Prime Minister Sheikh Hasina has asked technocrat ministers to resign as part of a process to reconstitute the cabinet ahead of the parliamentary elections.
Published : 06 Nov 2018, 01:39 PM
“Though the technocrats have been instructed to resign, the other members of the cabinet will remain in office,” Awami League General Secretary and Road Transport and Bridges Minister Obaidul Quader told the media at the Ganabhaban.
Hasina is scheduled to hold a press conference on Nov 8 after wrapping up her talks with opposition leaders.
After the last shake-up in the cabinet in January, there were 30 ministers, 17 state ministers and two deputy ministers in the Hasina-led government.
Of them, Religious Affairs Minister Motiur Rahman, Expatriates Welfare and Overseas Employment Minister Nurul Islam, Science and Technology Minister Yeafesh Osman and Telecom and IT Minister Mustafa Jabbar are the technocrat ministers.
Jatiya Party Chairman HM Ershad is a special envoy with the rank of a minister to PM Hasina.
And the five advisers to the prime minister enjoy the rank of minister.
He could not say how the election-time government or cabinet will look.
He was yet to be informed officially about whether the cabinet will be downsized.
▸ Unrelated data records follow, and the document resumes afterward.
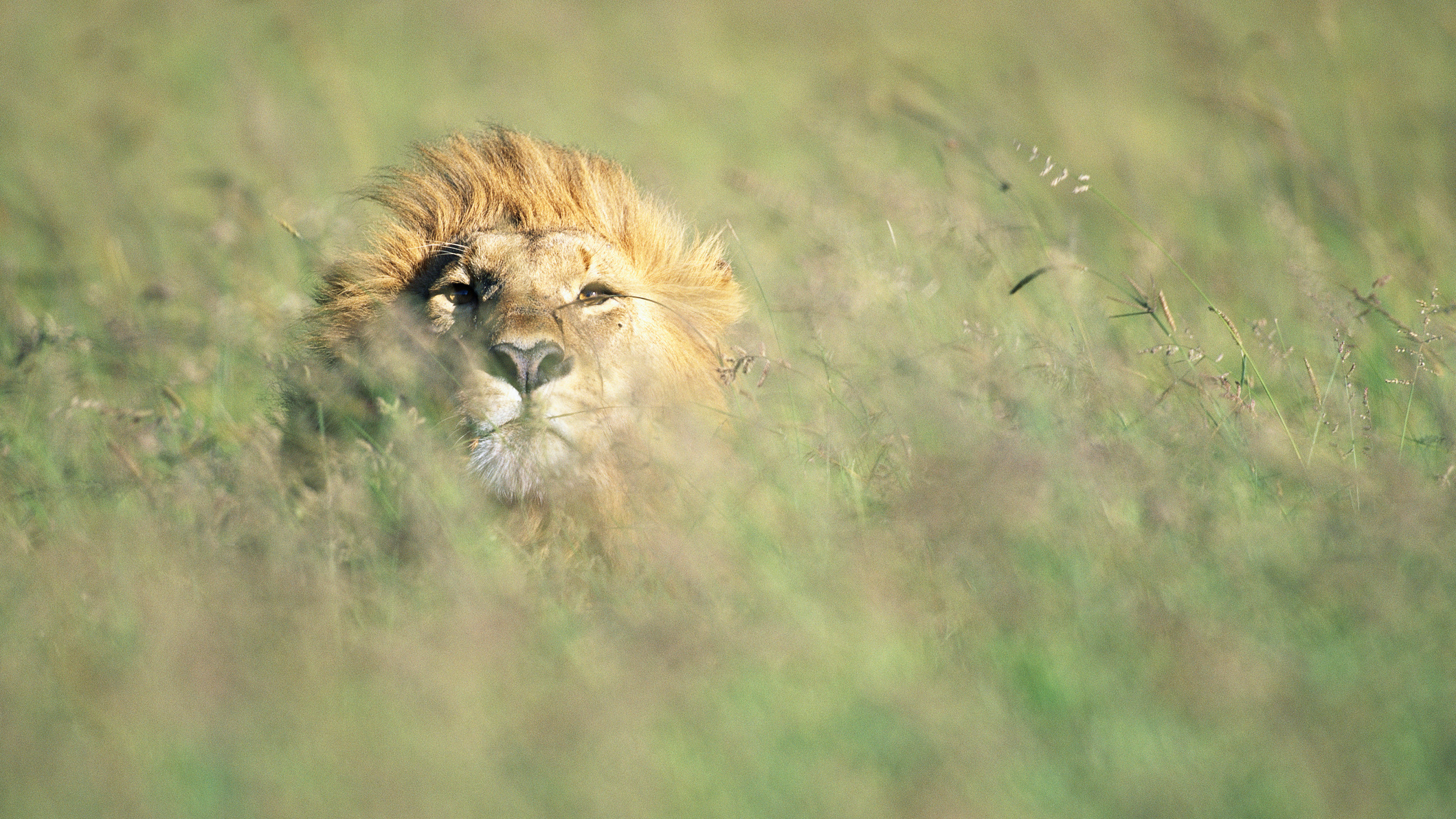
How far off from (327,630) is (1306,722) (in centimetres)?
194

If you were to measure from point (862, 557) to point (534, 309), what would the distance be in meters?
1.27

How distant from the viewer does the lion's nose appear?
10.3 ft

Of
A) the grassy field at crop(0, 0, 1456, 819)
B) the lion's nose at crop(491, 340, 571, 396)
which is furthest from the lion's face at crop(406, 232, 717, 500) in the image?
the grassy field at crop(0, 0, 1456, 819)

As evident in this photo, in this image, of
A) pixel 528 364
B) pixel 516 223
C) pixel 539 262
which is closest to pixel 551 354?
pixel 528 364

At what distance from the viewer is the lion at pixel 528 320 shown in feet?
10.3

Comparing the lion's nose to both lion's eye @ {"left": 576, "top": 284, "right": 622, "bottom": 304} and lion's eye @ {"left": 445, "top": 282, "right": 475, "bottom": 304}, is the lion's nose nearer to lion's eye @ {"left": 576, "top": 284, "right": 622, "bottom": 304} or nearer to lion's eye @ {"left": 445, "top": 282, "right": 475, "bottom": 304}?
lion's eye @ {"left": 576, "top": 284, "right": 622, "bottom": 304}

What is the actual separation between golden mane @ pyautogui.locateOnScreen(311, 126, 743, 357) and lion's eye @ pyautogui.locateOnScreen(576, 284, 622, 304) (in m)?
0.16

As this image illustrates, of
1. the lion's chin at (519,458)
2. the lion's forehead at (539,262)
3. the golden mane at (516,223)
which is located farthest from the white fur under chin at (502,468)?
the golden mane at (516,223)

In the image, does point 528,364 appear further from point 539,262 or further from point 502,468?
point 539,262

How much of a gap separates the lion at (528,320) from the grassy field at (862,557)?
186 mm

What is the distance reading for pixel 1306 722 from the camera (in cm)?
210

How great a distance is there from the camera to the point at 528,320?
3318 mm

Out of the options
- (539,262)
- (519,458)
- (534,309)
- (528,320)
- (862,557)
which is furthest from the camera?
(539,262)

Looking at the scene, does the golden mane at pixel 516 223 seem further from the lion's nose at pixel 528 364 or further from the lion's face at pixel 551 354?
the lion's nose at pixel 528 364
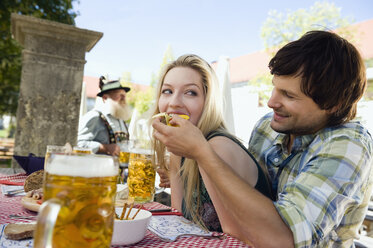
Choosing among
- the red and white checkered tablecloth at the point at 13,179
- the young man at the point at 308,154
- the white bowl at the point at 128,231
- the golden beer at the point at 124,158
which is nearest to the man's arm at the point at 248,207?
the young man at the point at 308,154

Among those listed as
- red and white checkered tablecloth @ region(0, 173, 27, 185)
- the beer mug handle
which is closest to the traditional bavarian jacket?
red and white checkered tablecloth @ region(0, 173, 27, 185)

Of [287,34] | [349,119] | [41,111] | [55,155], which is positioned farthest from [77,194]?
[287,34]

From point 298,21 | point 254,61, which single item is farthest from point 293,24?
point 254,61

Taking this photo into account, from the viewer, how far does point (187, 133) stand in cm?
146

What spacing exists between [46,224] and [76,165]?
19 centimetres

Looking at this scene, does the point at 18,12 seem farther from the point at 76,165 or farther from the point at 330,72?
the point at 76,165

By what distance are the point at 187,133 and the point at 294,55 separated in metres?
0.82

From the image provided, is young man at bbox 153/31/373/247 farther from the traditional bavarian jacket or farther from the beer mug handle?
the traditional bavarian jacket

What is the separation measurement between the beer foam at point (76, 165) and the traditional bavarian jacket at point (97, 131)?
425 centimetres

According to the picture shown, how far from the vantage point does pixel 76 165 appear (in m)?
0.73

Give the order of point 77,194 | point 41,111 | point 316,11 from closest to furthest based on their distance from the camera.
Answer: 1. point 77,194
2. point 41,111
3. point 316,11

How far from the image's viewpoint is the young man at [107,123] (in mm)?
4984

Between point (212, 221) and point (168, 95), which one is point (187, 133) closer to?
point (212, 221)

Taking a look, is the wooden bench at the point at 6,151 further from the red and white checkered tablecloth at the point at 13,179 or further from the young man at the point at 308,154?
the young man at the point at 308,154
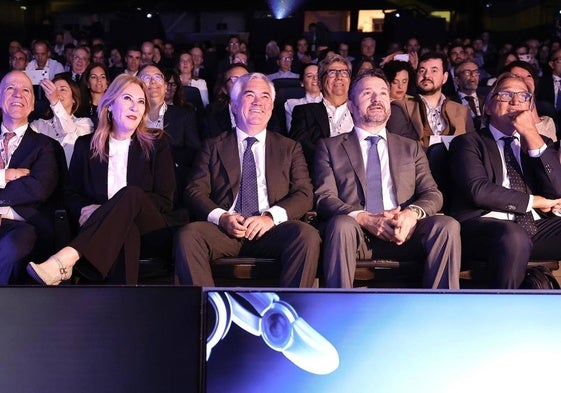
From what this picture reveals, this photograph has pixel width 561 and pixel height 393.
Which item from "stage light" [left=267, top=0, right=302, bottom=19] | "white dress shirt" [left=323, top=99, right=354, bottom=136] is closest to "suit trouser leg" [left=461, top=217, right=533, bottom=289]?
"white dress shirt" [left=323, top=99, right=354, bottom=136]

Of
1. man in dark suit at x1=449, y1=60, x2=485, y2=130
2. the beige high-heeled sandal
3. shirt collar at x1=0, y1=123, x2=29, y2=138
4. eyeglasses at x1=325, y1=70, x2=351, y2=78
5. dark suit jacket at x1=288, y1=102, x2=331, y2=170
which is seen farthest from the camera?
man in dark suit at x1=449, y1=60, x2=485, y2=130

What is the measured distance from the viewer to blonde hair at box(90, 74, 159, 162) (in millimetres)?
3398

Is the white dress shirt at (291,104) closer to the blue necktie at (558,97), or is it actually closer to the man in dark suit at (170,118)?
the man in dark suit at (170,118)

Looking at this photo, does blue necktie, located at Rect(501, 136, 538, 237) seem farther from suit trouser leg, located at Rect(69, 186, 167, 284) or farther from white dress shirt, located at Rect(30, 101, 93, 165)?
white dress shirt, located at Rect(30, 101, 93, 165)

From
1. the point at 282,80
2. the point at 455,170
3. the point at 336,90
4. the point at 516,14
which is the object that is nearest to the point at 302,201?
the point at 455,170

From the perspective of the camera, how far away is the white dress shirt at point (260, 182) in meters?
3.18

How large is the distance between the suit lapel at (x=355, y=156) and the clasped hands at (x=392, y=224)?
23 centimetres

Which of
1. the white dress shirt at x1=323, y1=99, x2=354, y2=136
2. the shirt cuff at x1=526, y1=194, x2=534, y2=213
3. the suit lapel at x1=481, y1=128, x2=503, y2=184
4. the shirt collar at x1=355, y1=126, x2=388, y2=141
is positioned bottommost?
the shirt cuff at x1=526, y1=194, x2=534, y2=213

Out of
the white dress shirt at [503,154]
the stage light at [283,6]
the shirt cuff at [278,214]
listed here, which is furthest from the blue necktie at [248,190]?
the stage light at [283,6]

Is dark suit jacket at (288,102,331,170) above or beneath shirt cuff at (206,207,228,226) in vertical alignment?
above

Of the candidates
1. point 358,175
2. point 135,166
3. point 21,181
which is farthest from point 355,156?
point 21,181

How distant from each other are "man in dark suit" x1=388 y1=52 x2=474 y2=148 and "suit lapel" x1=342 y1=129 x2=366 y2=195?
0.69 m

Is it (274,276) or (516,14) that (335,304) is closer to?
(274,276)

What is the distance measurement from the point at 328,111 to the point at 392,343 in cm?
305
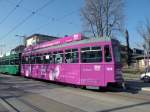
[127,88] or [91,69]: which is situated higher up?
[91,69]

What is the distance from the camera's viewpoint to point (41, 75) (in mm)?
24328

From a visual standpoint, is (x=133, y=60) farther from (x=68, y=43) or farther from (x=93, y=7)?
(x=68, y=43)

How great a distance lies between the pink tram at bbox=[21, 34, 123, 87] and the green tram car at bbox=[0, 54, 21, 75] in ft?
34.4

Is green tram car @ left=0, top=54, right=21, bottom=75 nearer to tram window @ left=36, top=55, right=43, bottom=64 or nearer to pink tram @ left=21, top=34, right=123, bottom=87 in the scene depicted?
tram window @ left=36, top=55, right=43, bottom=64

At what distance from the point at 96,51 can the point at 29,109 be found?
640cm

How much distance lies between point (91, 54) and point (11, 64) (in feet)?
66.2

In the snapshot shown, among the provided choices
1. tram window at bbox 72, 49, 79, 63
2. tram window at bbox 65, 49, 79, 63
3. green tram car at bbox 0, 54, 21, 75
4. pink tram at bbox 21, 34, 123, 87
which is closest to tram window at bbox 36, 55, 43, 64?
pink tram at bbox 21, 34, 123, 87

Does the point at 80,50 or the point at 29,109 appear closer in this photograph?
the point at 29,109

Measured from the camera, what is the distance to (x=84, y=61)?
17.5 m

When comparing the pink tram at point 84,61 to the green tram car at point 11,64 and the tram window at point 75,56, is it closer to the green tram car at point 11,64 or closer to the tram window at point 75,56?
the tram window at point 75,56

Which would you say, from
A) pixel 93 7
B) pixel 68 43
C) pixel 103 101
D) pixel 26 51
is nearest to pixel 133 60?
pixel 93 7

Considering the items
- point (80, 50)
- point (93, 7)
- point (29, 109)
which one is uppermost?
point (93, 7)

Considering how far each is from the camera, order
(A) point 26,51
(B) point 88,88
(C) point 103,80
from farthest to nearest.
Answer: (A) point 26,51, (B) point 88,88, (C) point 103,80

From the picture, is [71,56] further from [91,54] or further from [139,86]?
[139,86]
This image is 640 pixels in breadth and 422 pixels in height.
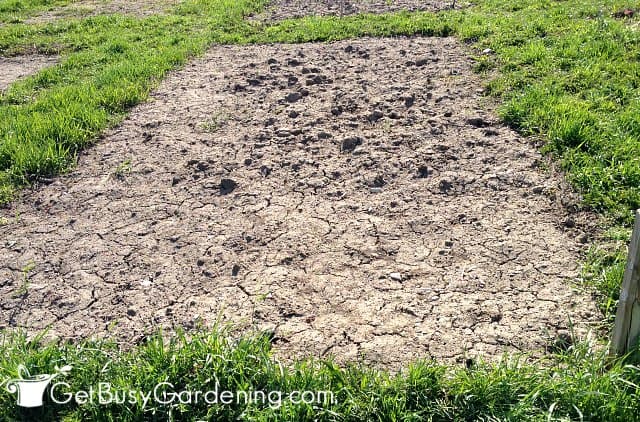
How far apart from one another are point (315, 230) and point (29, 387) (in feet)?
6.40

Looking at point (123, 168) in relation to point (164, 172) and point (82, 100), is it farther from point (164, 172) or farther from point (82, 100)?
point (82, 100)

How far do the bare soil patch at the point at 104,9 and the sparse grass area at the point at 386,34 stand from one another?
17.5 inches

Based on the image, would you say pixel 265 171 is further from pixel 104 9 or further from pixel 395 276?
pixel 104 9

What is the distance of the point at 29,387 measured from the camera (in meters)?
2.81

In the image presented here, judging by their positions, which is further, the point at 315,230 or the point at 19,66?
the point at 19,66

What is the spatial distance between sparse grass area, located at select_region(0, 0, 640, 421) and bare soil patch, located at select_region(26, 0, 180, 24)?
0.44 m

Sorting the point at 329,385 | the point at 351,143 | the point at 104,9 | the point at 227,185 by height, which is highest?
the point at 104,9

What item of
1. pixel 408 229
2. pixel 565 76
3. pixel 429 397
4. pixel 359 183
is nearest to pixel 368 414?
pixel 429 397

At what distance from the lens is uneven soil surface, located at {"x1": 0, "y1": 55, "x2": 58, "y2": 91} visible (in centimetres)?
763

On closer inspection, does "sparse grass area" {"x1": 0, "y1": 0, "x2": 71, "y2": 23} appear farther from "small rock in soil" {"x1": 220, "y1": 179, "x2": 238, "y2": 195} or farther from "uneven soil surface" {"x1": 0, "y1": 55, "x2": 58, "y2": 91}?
"small rock in soil" {"x1": 220, "y1": 179, "x2": 238, "y2": 195}

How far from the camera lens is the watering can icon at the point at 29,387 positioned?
9.12ft

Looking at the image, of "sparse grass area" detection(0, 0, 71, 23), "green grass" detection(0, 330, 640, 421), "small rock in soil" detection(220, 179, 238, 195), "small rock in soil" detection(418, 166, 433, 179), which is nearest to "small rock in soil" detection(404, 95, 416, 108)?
"small rock in soil" detection(418, 166, 433, 179)

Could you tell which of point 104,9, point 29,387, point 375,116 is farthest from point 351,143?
point 104,9

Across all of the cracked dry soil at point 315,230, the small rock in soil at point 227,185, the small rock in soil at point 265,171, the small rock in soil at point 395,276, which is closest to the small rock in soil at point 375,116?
the cracked dry soil at point 315,230
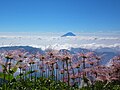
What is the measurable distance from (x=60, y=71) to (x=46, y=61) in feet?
6.33

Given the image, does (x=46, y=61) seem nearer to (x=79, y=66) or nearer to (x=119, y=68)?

Shafiul said he had not been told officially either about the order for the technocrat ministers to resign.
“It doesn’t take time. We will make a summary and it will return to us via the (president),” the secretary said about the formalities.
“We are ready for these,” he added.
The constitution does not offer a clear explanation of the election-time government.
Currently, the ruling party or coalition remains in power during the polls. Parliament is not dissolved but it does only routine jobs once the three-month countdown to elections starts.
Before the last general elections in 2014, Hasina had formed a smaller cabinet with leaders for the ruling Awami League’s allies.
The BNP and its partners had refused a proposal to join the so-called “All Party Government” and subsequently stayed away from the elections as their demand for a nonpartisan election-time government was not met.
The party has been demonstrating for the same demand ahead of the parliamentary elections now.
It has also joined a new alliance under Dr Kamal Hossain’s leadership.
The new alliance is scheduled to sit with Hasina on Wednesday in a second round of talks after it found “no specific solution” to the issues it had raised in the first round.